PokeePokee Enterprise API

Streaming messages

Send a message; receive a Server-Sent Events stream of the agent's response.

POST /v1/sessions/{id}/messages

Send a message; the response is a Server-Sent Events stream.

Request body:

{"message": "Your prompt here. Plain text or markdown."}

Response: text/event-stream, one event per line-pair. Stream ends with a message.completed, message.cancelled, or message.error event; the connection closes shortly after.

The response carries an X-Response-Id header, e.g. x-response-id: msg_a1b2c3d4e5f6. This is the response_id (referred to as {rid} in the resume/cancel URLs) — the same id you'll see in the first event's data.id. Capture it as soon as headers land. You'll need it to:

  • Resume the stream after a disconnect (GET /v1/sessions/{id}/responses/{rid}/events).
  • Cancel the turn mid-flight (POST /v1/sessions/{id}/responses/{rid}/cancel).

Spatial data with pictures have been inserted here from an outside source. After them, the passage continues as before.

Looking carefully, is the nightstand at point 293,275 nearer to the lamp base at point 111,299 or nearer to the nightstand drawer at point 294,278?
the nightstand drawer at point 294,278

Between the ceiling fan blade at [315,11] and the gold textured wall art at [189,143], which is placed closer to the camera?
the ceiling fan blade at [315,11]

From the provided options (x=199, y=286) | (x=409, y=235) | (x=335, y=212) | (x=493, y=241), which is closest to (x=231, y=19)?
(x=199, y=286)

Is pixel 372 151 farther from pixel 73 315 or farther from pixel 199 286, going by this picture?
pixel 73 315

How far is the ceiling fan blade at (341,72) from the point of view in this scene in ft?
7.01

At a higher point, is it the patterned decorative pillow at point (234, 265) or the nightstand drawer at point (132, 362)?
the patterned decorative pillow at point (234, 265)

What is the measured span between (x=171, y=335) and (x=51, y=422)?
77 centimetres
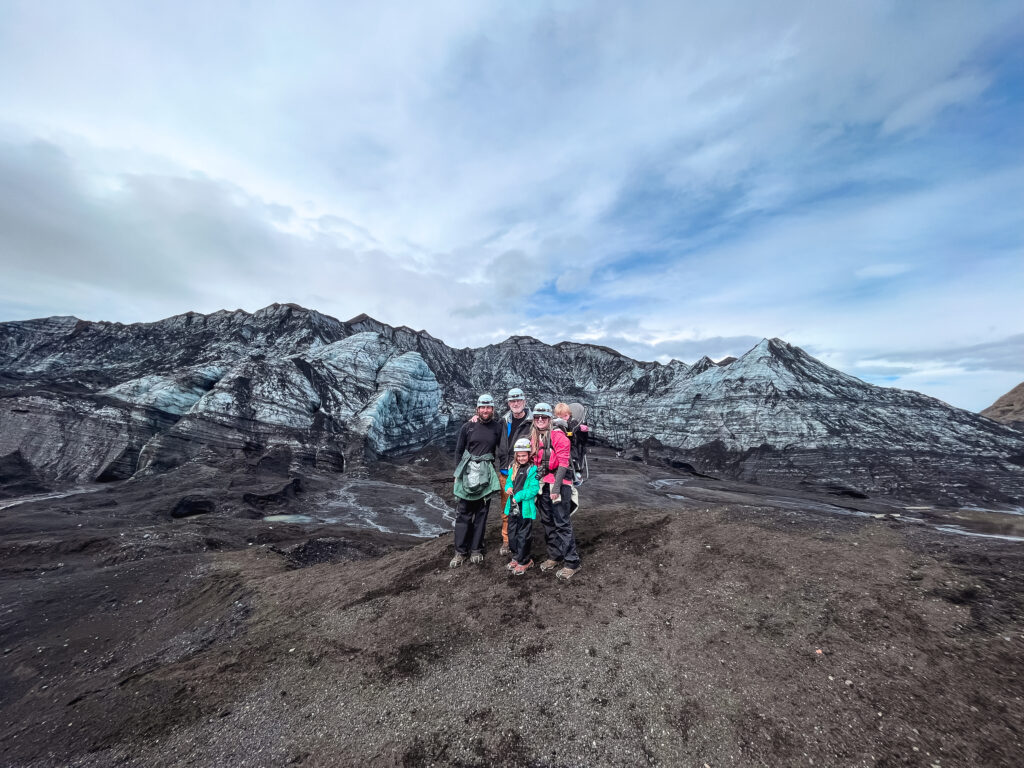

A session can only run one message at a time. Sending while busy returns 409 Conflict. Once a message starts, the agent runs to completion even if you disconnect — the next call will see the session as busy until the prior turn finishes.

Optional headers:

HeaderPurpose
Idempotency-Key: <string>Make the POST safe to retry — same key + same body returns the original response_id instead of starting a duplicate turn. See Idempotency keys.

Streaming format

Each event is three lines (the id: line is what makes resume work):

id: <seq>
event: <type>
data: <json>

Followed by a blank line. The id: is a per-turn monotonic integer starting at 0 — EventSource picks it up automatically as the Last-Event-ID for any reconnect attempt. If you're rolling your own SSE parser, store the highest id you've seen so you can pass it back on resume.

The same value is also embedded in the data payload as sequence_number — pick whichever is easier to read in your client (the SSE-standard id: line, or the JSON field).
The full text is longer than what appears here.